[Saved data entries]

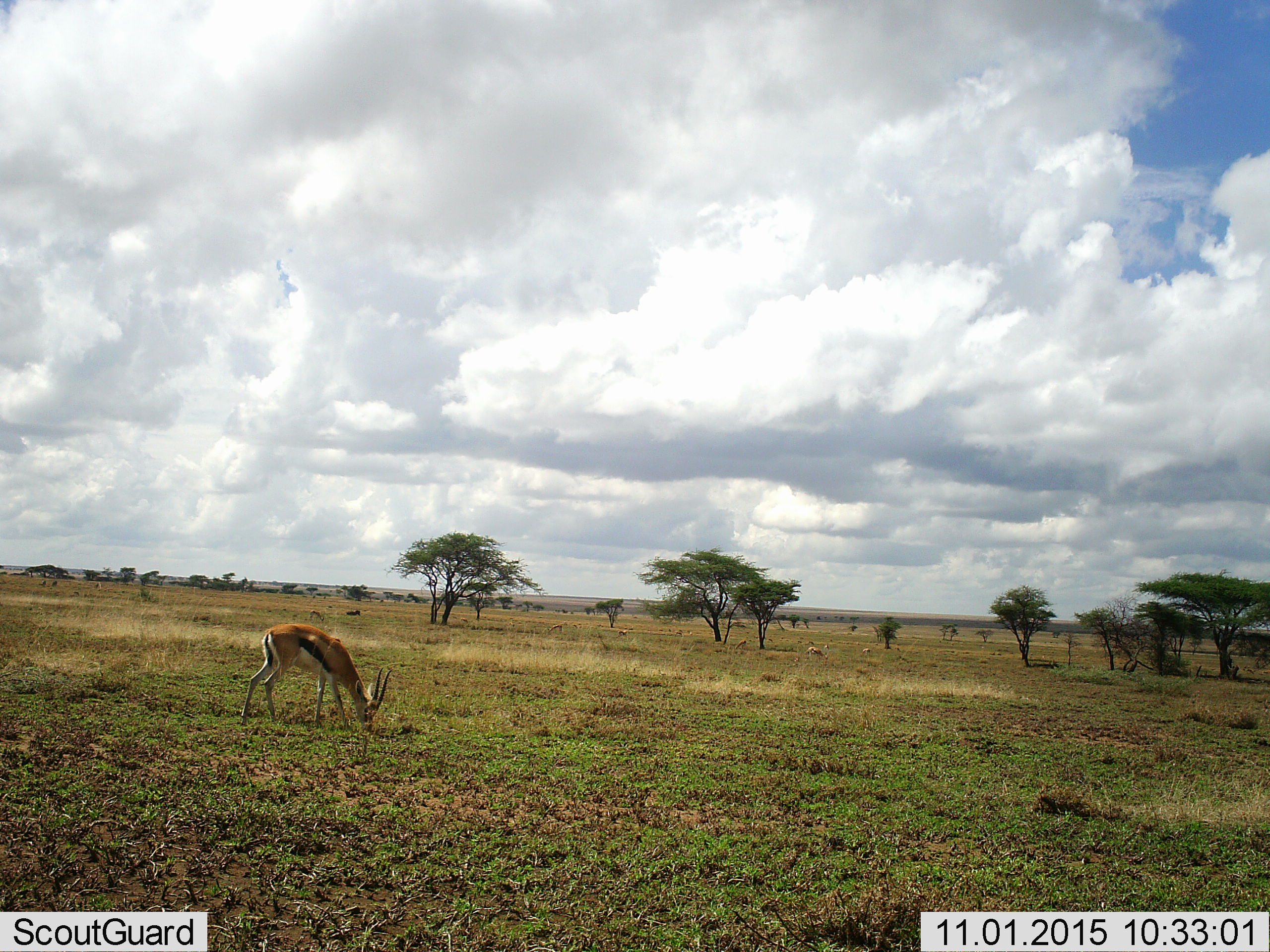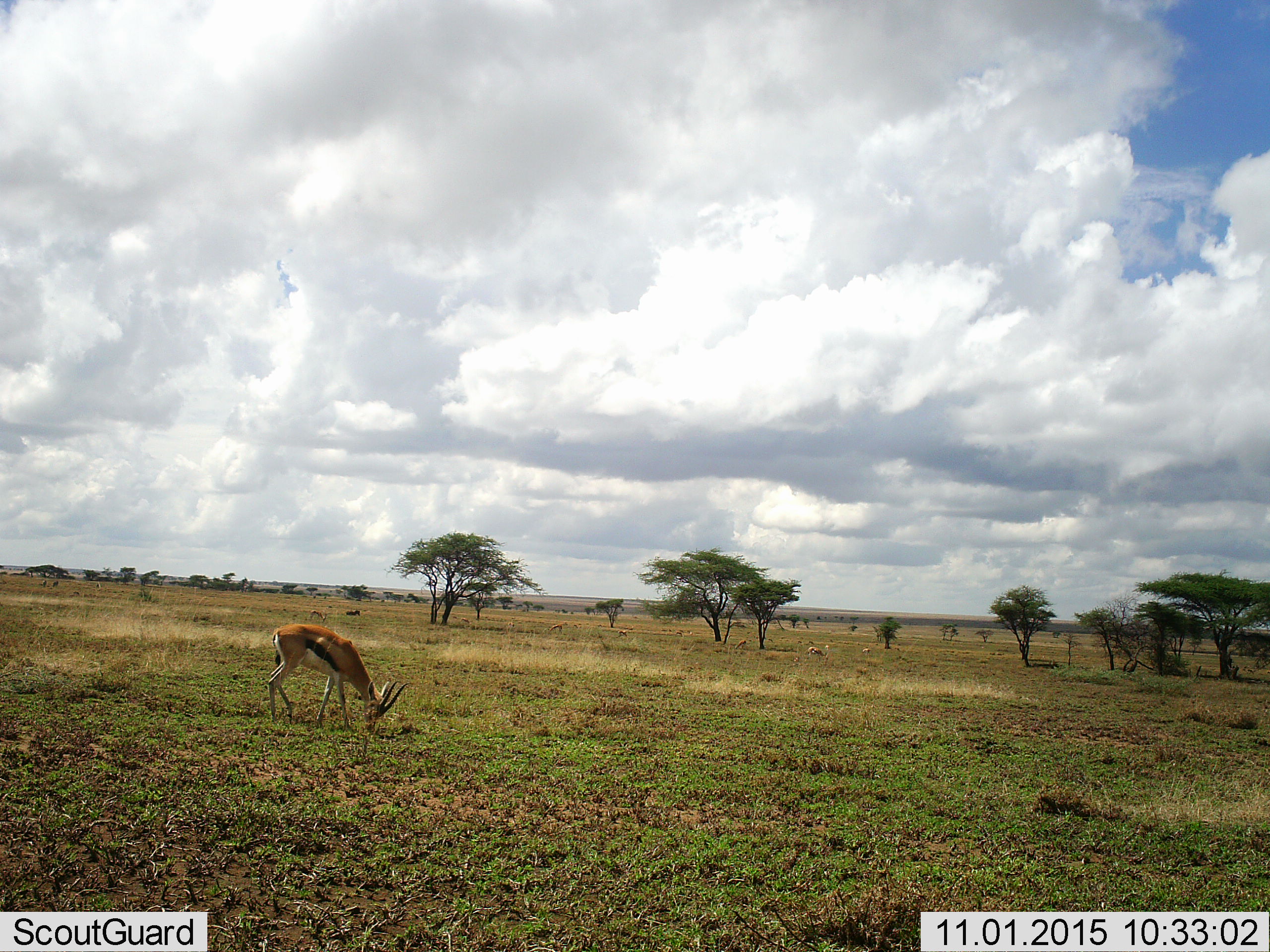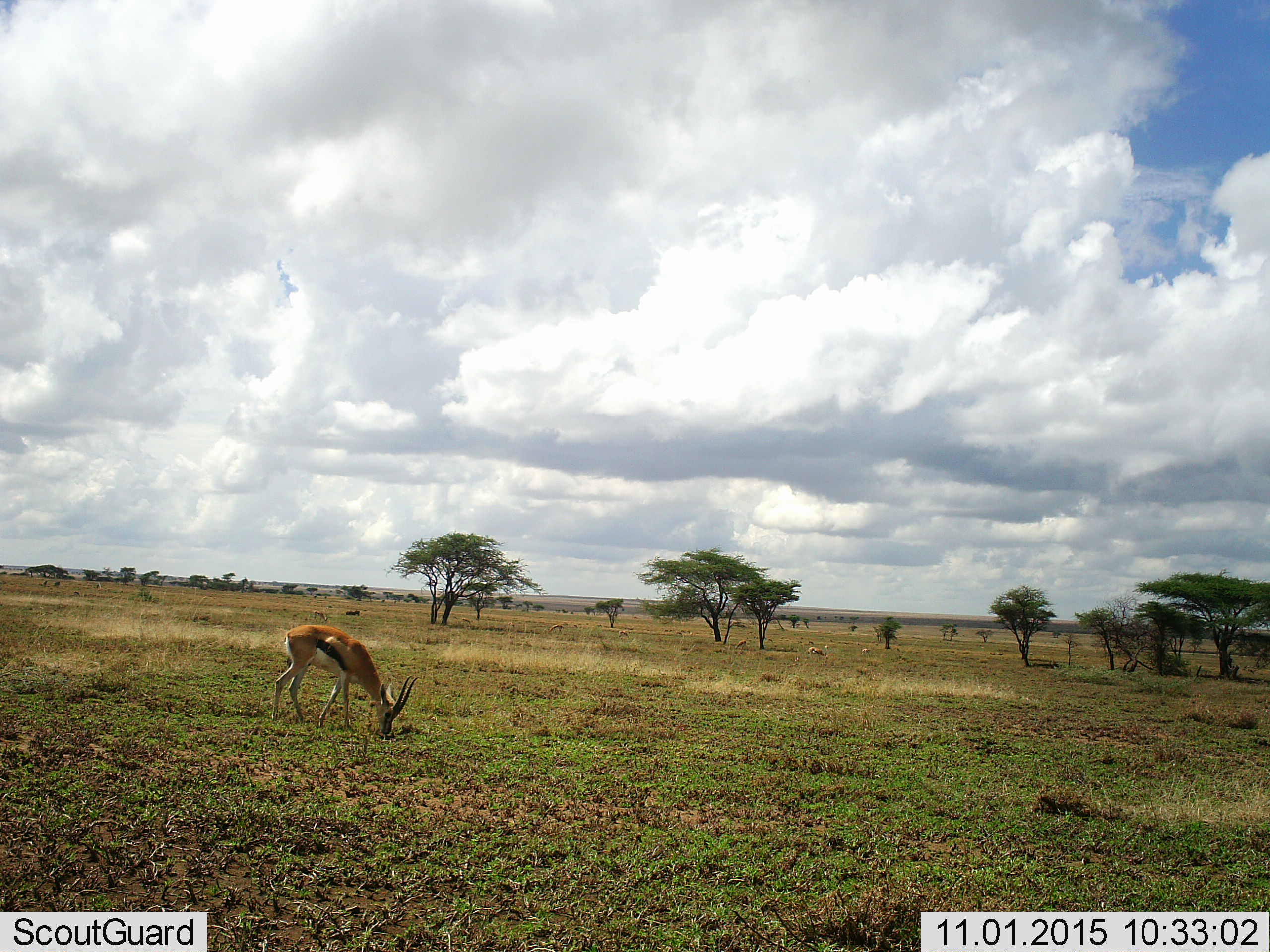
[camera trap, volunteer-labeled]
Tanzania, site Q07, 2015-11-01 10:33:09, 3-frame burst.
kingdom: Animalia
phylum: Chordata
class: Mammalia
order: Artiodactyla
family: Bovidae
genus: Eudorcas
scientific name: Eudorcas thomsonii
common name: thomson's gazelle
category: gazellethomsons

» **What you will do**
Whenever a picture appears, leave it out, and return every record exactly.

» **Response below**
[camera trap, volunteer-labeled]
Tanzania, site Q07, 2015-11-01 10:33:09, 3-frame burst.
kingdom: Animalia
phylum: Chordata
class: Mammalia
order: Artiodactyla
family: Bovidae
genus: Eudorcas
scientific name: Eudorcas thomsonii
common name: thomson's gazelle
category: gazellethomsons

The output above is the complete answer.